By F Lamiot - F Lamiot (Own work), CC BY 2.5, Link

 

Dwars door Vlaanderen

First Edition: 1945
Most wins per country: Belgium, 54.

 

E3 Harelbeke

First Edition: 1958
Nickname: The little Tour of Flanders
Most Wins: Belgian Tom Boonen holds the record of victories with five wins, trailed by cycling icon Rik Van Looy who won four times.
Fastest Edition: 2003 when Dutchman Steven de Jongh won at an average speed of 45.9 km/h.

  

Gent–Wevelgem

First Edition: 1934
Most Wins: Gent-Wevelgem was won three times by Robert Van Eenaeme (1936, 1937 and 1945), Rik Van Looy (1956, 1957 and 1962), Eddy Merckx (1967, 1970 and 1973) and Tom Boonen (2004, 2011 and 2012). Mario Cipollini was victorious in 1992, 1993 and 2002.

  

Tour of Flanders

First Edition: 1913
Most Victories: Six men hold the record of most victories, making the Tour of Flanders unique among the major classics. Belgians Achiel Buysse, Eric Leman, Johan Museeuw and Tom Boonen, Italian Fiorenzo Magni and Swiss Fabian Cancellara each have three victories.
Closest margin of victory: In 1994 Bugno beat Museeuw by 7 mm in a four-man sprint, the smallest margin in history.
Prizes: For more than half a century, organizers have offered prizes and bonuses to the first riders on many of the climbs.
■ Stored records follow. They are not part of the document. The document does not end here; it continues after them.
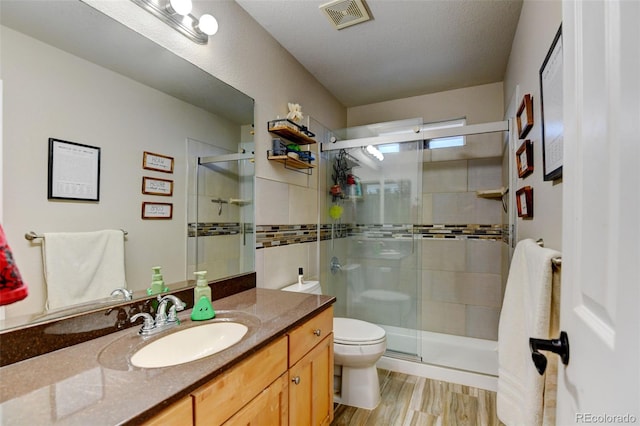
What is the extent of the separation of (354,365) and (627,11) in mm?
2001

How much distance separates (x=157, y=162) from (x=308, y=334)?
3.31 ft

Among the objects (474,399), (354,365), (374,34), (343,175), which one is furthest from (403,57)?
(474,399)

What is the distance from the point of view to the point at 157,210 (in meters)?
1.33

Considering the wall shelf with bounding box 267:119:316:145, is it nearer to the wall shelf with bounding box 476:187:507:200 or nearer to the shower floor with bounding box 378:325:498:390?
the wall shelf with bounding box 476:187:507:200

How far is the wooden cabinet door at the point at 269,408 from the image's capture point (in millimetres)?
934

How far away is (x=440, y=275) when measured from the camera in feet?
9.72

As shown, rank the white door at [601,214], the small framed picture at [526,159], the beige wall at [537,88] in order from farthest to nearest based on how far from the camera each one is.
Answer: the small framed picture at [526,159] < the beige wall at [537,88] < the white door at [601,214]

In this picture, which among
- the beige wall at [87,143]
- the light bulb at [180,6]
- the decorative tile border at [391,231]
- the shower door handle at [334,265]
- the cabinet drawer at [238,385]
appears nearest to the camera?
the cabinet drawer at [238,385]

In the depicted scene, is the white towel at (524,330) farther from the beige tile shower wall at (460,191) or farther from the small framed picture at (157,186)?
the beige tile shower wall at (460,191)

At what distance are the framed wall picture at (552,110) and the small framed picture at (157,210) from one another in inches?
60.0

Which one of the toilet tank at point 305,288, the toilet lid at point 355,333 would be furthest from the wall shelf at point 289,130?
the toilet lid at point 355,333

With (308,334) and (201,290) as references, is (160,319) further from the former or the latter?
(308,334)

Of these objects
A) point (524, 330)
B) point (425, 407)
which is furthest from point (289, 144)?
point (425, 407)

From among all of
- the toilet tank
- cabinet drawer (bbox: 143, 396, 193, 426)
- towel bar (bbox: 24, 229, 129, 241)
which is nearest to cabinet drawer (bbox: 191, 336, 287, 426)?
cabinet drawer (bbox: 143, 396, 193, 426)
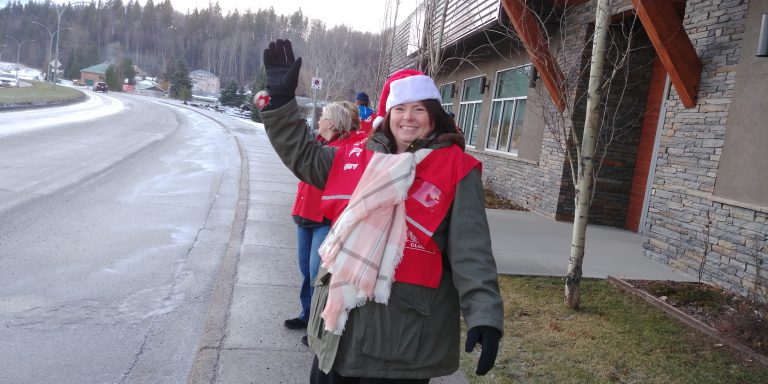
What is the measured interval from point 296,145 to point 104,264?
4521mm

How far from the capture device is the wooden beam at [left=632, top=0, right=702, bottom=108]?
6.84 metres

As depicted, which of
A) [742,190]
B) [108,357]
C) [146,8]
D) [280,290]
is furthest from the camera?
[146,8]

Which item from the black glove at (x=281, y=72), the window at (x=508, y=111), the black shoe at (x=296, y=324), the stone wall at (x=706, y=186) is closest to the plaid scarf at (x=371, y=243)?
the black glove at (x=281, y=72)

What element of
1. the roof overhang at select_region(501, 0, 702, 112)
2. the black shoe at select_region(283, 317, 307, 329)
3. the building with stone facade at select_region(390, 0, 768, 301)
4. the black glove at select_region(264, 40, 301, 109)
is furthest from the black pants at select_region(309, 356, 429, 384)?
the roof overhang at select_region(501, 0, 702, 112)

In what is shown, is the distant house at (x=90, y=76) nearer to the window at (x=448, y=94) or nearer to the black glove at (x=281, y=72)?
the window at (x=448, y=94)

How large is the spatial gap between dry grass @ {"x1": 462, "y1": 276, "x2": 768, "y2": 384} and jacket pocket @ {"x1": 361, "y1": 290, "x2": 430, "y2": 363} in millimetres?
1911

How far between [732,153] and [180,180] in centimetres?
987

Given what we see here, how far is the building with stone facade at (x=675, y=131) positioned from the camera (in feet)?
19.2

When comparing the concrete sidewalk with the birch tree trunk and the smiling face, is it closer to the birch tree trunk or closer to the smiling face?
the birch tree trunk

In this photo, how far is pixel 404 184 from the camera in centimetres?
204

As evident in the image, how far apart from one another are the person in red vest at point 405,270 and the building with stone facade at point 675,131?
3.09 m

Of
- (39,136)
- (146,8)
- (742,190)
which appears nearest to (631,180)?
(742,190)

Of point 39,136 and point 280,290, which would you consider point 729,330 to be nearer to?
point 280,290

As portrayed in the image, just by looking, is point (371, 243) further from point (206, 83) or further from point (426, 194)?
point (206, 83)
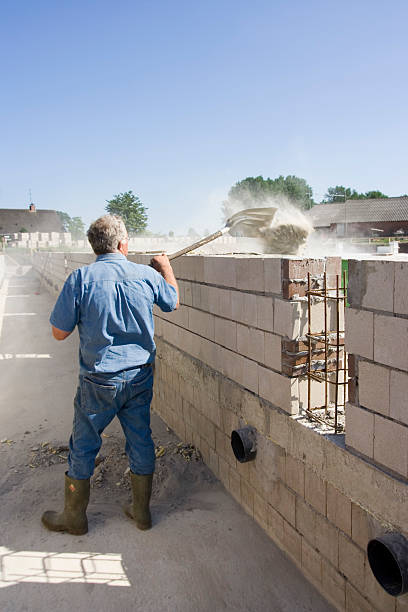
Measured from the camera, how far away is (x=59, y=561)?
3049 millimetres

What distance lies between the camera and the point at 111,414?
3.20 meters

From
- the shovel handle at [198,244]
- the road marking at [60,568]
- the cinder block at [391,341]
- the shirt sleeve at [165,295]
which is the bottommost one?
the road marking at [60,568]

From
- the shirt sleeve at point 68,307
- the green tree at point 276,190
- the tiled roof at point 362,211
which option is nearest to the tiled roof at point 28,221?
the green tree at point 276,190

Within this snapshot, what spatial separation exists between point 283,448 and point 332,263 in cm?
118

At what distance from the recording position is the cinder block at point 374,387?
223 cm

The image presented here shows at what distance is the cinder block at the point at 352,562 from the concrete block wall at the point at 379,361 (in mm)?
520

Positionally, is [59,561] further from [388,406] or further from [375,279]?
[375,279]

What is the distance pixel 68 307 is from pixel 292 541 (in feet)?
6.54

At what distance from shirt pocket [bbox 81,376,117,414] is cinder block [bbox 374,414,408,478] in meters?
1.59

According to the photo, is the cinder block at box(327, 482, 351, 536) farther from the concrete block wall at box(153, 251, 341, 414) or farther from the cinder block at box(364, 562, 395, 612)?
the concrete block wall at box(153, 251, 341, 414)

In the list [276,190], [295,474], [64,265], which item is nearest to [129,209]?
[276,190]

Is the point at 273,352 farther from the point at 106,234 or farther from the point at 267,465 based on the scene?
the point at 106,234

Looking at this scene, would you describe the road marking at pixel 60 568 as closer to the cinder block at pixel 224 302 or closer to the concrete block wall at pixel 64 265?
the cinder block at pixel 224 302

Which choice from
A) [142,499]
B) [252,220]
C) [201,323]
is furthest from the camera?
[252,220]
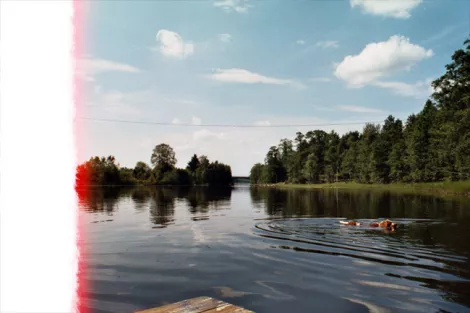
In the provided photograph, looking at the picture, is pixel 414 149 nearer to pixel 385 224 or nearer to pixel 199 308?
pixel 385 224

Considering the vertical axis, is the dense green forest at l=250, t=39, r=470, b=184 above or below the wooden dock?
above

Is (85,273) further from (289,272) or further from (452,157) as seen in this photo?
(452,157)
In 1940 the first rider up the Kwaremont, Edelare and Kruisberg won 500 francs. A combined prize for best climber on all the hills came in 1950, when Maurits Blomme won bedroom furniture. The prize at the top of the Kruisberg in 1953 was a washing machine; the first up the Muur of Geraardsbergen won 18,000 francs. In 1950 Fiorenzo Magni won 30,000 francs in bonuses during a long breakaway.
Steepest Climb: The Koppenberg maxes out at 22%
Longest Edition: The longest Tour of Flanders was its first running in 1913: 324 kilometers
Shortest Edition: The shortest Tour of Flanders was the war-time edition of 1941: 198 kilometers
Fastest Edition: 2001, won by Italian Gianluca Bortolami: 43.6 km/h average.
Slowest Edition: 1923, won by Swiss Heiri Suter: 26,2 km/h average.
Most Races Completed By a Rider: Briek Schotte, who participated 20 consecutive times from 1940 to 1959.
Most Consecutive Victories: Only one rider (Fiorenzo Magni) won three consecutive victories.
Biggest Margin of Victory: The biggest margin between the winner and runner-up was in 1969, when Eddy Merckx won by a margin of 5 minutes 36 seconds over second-place finisher Felice Gimondi.
Youngest Winner: Rik Van Steenbergen in 1944 at 19 years and 206 days.
Oldest Winner: Andrei Tchmil in 2000 at 37 years and 71 days.

 

Paris-Roubaix

First Edition: 1896
Most races completed by a rider: 16, by Raymond Impanis (1947-1963) and Servais Knaven (1995-2010). – 15, Gilbert Duclos-Lassalle.
Oldest winner: Gilbert Duclos-Lassalle, 38 years and 8 months in 1993.
Largest winning margin (postwar): 5 minutes and 21 seconds, when Eddy Merckx beat Roger De Vlaeminck in 1970.
Closest margin of victory: 1 cm (0.39 in), between Eddy Planckaert and Steve Bauer in 1990.
Slowest victory: 12 hours and 15 minutes, in 1919 when Henri Pélissier won on roads devastated by World War I.
Fastest Edition: Peter Post averaged 45.1 kph to win in 1964.
Longest victorious break: 222 km (138 mi), by Dirk Demol in 1988.